CHICAGO – It is well known that manufacturing employment has declined significantly in the United States, owing to the rise of manufacturing in developing countries like Mexico and China. But few recognize similar drops in other sectors, despite such trends’ far-reaching economic, social, and political implications.
Since 1972, the number of telephone operators has fallen by 82%, typists by 80%, secretaries by 60%, and bookkeepers by 50%. Moreover, during the Great Recession, office and administrative jobs declined by 8%, production and craft jobs fell by 17%, and the number of positions for machine operators, fabricators, and laborers dropped by 15%. Employment in all other occupations either remained unchanged or grew.
Manufacturing occupations and administrative support used to employ millions. But technological advances have enabled many of these middle-class jobs to be automated or moved offshore – a process that is expected to accelerate with growing automation of knowledge-based activities and advances in robotics.
In theory, workers can adapt to these changes by seeking employment in occupations that include non-routine tasks, which cannot be computerized or robotized (at least not in the foreseeable future). These include highly paid positions like managers and technicians, as well as relatively low-paid jobs in protective and personal services, food preparation, and cleaning, but few “middle-skill” occupations.
As a result, the labor market is becoming increasingly polarized – a trend that many believe can be addressed with more and better education. But a substantial proportion of cognitively capable people do not respond well to formal education and, even for those who do, it is inadequate to provide the insider knowledge and wide-ranging experience needed to adapt, much less innovate, in a dynamic labor market. This shortcoming partly explains the prevalence of highly educated, unemployed young people worldwide.
Providing workers more options to enhance their knowledge and skills would enable them to capitalize on developing technologies, such as mobile Internet and social media, not only by filling positions at existing companies, but also by launching their own enterprises. Indeed, self-employment is an increasingly attractive option for workers seeking some semblance of job security in an unpredictable and challenging labor market.
Given entrepreneurship’s potential to drive innovation and GDP growth, supporting such efforts is in everyone’s interest.

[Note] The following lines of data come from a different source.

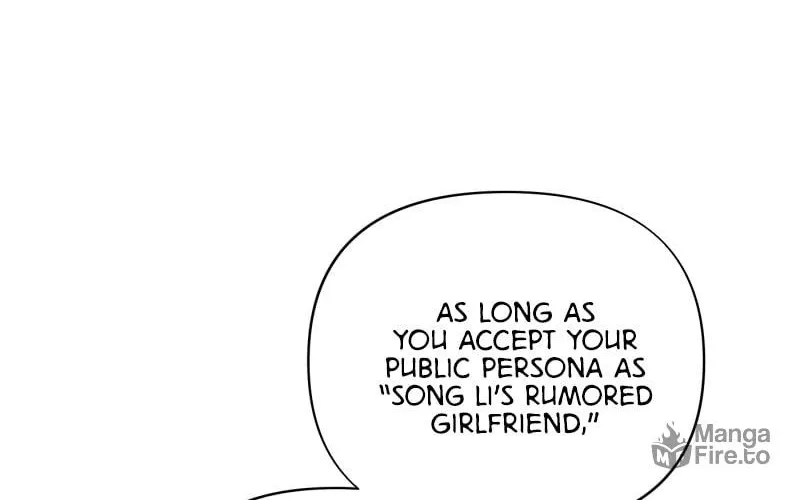 Read Like, Share & Subscribe chapter 11 image 47 on Lezhin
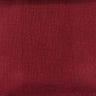 Linen Drapery Fabric by the Yard - Brighton Solid Colors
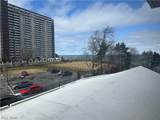 12700 Lake Avenue - Photo 14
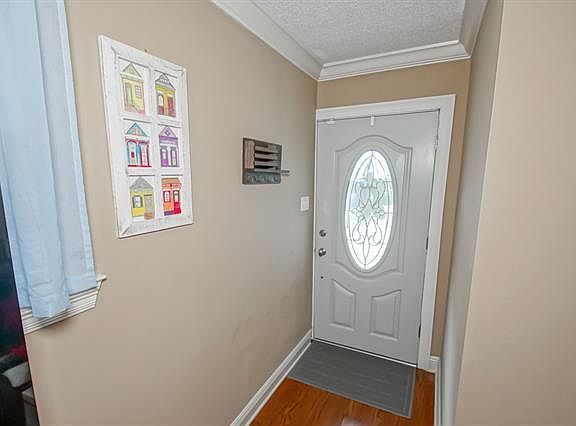 2nd image of 238 Labarre Dr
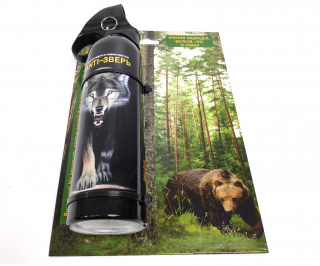 raspylitel-anti-zver-ot-medvedey-volkov-i-sobak-650-ml-3
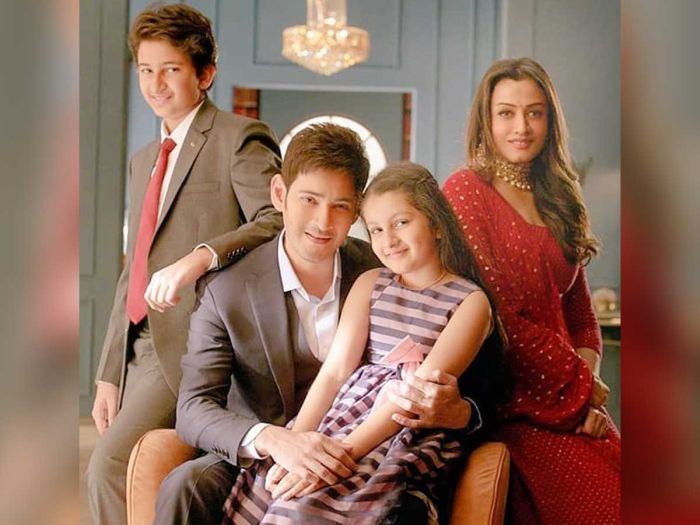 maheshbabu-tamil360newz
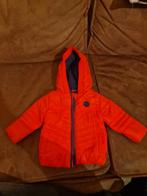 Nieuwe jas maat 68 met kaartjes, Ophalen of Verzenden, Nieuw, Tumble 'n Dry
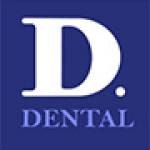 D. Dental profile picture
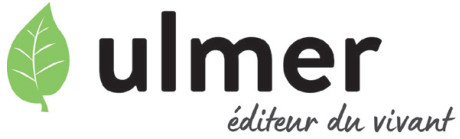 Ulmer 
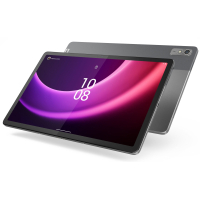 Планшет Lenovo Tab P11 (2nd Gen) 6/128 WiFi Storm Grey (ZABF0028UA) Diawest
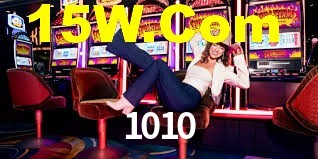1010,1010 Bet App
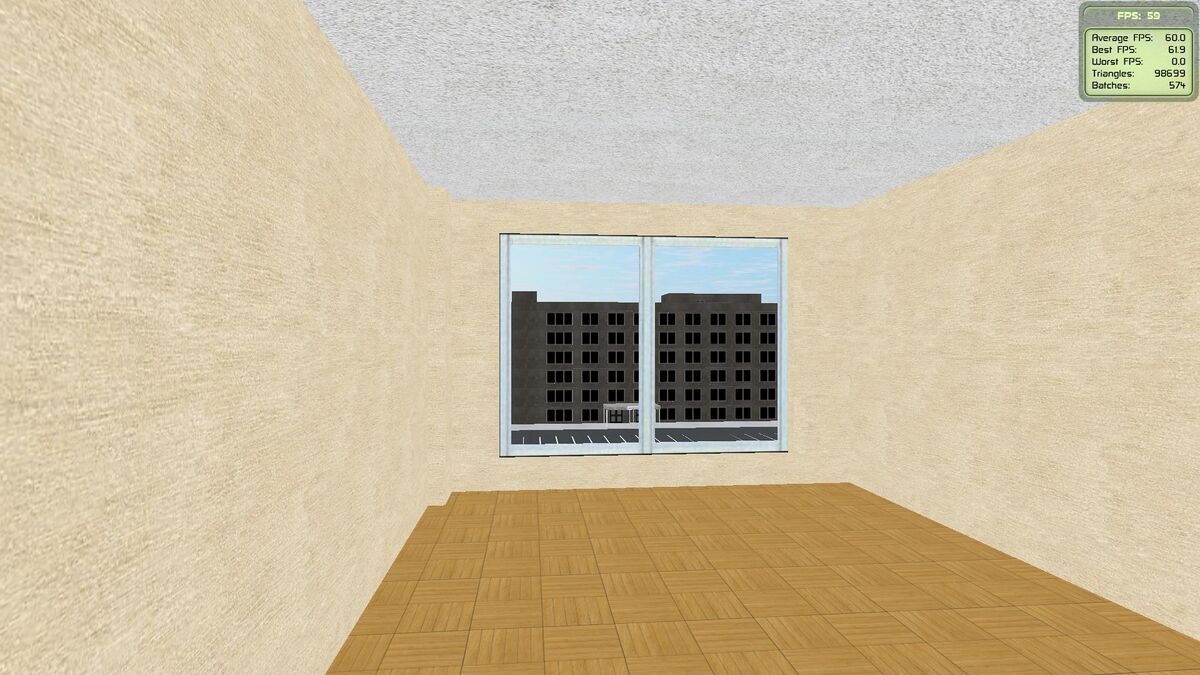 File:ABH - EW Hotel Room Normal.jpg - Skyscraper Wiki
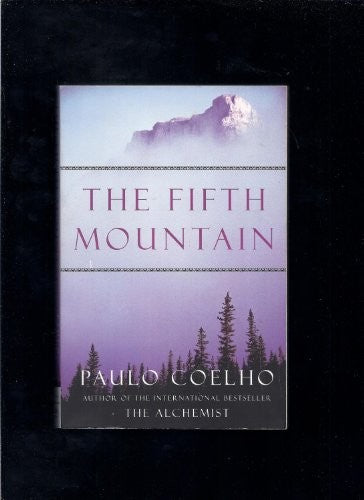 The Fifth Mountain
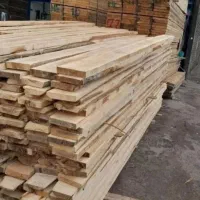 تخته بنایی،بشکه،نردبان|عمده‌فروشی|قم, میدان نو|دیوار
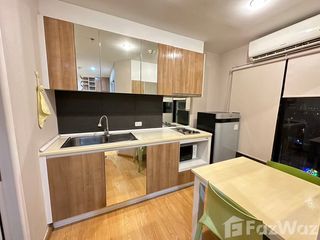 For rent 1 bed condo in Hat Yai, Songkhla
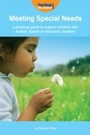 Cover: Meeting Special Needs - Andrews UK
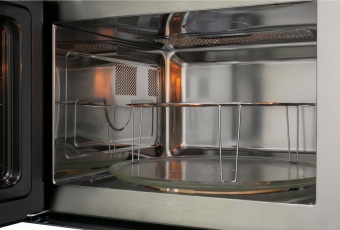 Детальное фото товара: Schaub Lorenz SLM EY25D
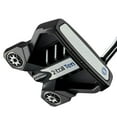 thumbnail image 4 of Pre-Owned RH 2021 Ten 2-Ball Mens Putter Stroke Lab 3GEN Grey Standard, 4 of 7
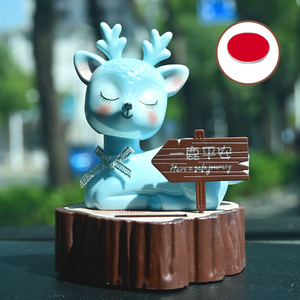 Articles promotionnels cadeaux IP de haute qualité, mascotte personnalisée, vaisselle, articles d'art, vaisselle - Product Image 6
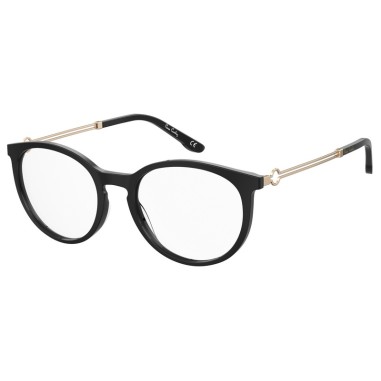 Pierre Cardin P.C. 8518 807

But commercial banks are reluctant to finance new ventures by unemployed workers with no collateral, making entrepreneurship a difficult path of labor-market adjustment in developed and developing countries alike.
In order to improve aspiring business owners’ prospects, some countries have begun to offer start-up subsidies to unemployed workers, sometimes in lieu of unemployment benefits. But, while such policies help to reduce unemployment, their impact is subject to human-capital constraints, with many unemployed workers lacking the knowledge, experience, or confidence needed to launch a new venture.
Given this, start-up subsidies should be combined with subsidized entrepreneurial apprenticeships, like those that have provided training for masons, carpenters, plumbers, and electricians for decades (and, in some cases, for centuries). Such apprenticeships would help workers acquire the experience and know-how that they need to take advantage of the opportunities afforded by technological progress.
For example, specialty-shop owners often find that doing business online is far more profitable than operating a brick-and-mortar store, because online retail expands the market for the knowledge contained in the products that they sell. Similarly, the Internet is essential to the developing “sharing economy,” which includes car-sharing providers like Zipcar and I-Go, and accommodation-rental services like Airbnb and Zotel. Such sharing-oriented businesses increase the productivity of existing capital, while creating new jobs for workers.
Initially, existing firms are likely to resist such apprenticeships, because investing time and resources in temporary workers – if not potential competitors – seems to conflict with their interests. Of course, once an apprenticeship program is operational, the larger benefits implied by a more productive economy and lower unemployment will become apparent. But getting there will require some convincing.
That is where governments come in. With effective subsidy programs, governments can induce young, successful businesses that are exploiting recent developments in information technology and related fields to take on entrepreneurial apprentices. Selecting innovative new firms, rather than established companies in traditional industries, is essential, not least because these are the firms that will provide most of the future employment growth.
Furthermore, these businesses are best suited to provide the relevant knowledge and experience for a start-up. And, in the case of a family-owned business seeking a new proprietor, training an apprentice can be an effective way to pass on the relevant knowledge, as well as the firm’s assets.
Apprenticeships would facilitate the integration of younger workers into the labor force, while helping to correct skills mismatches among more experienced workers. But an apprenticeship should not be confused with an unpaid internship. Indeed, apprentices should be compensated at least at the minimum wage rate in a given occupation.
In addition to providing the funds for apprentices’ salaries, governments must monitor progress to ensure that apprentices are gaining valuable knowledge and experience. At the end of a successful apprenticeship, a start-up subsidy should be available for aspiring entrepreneurs with good ideas and proven potential as business owners.
In a dynamic and unpredictable labor market, workers must be ready for anything. Apprenticeships could not only help to boost human capital, lower unemployment, and increase labor productivity; they could also help to fuel the innovation and entrepreneurial spirit that ultimately drive economic growth and development.
Dale Mortensen, a Nobel laureate in economics, is Board of Trustees Professor of Economics at Northwestern University.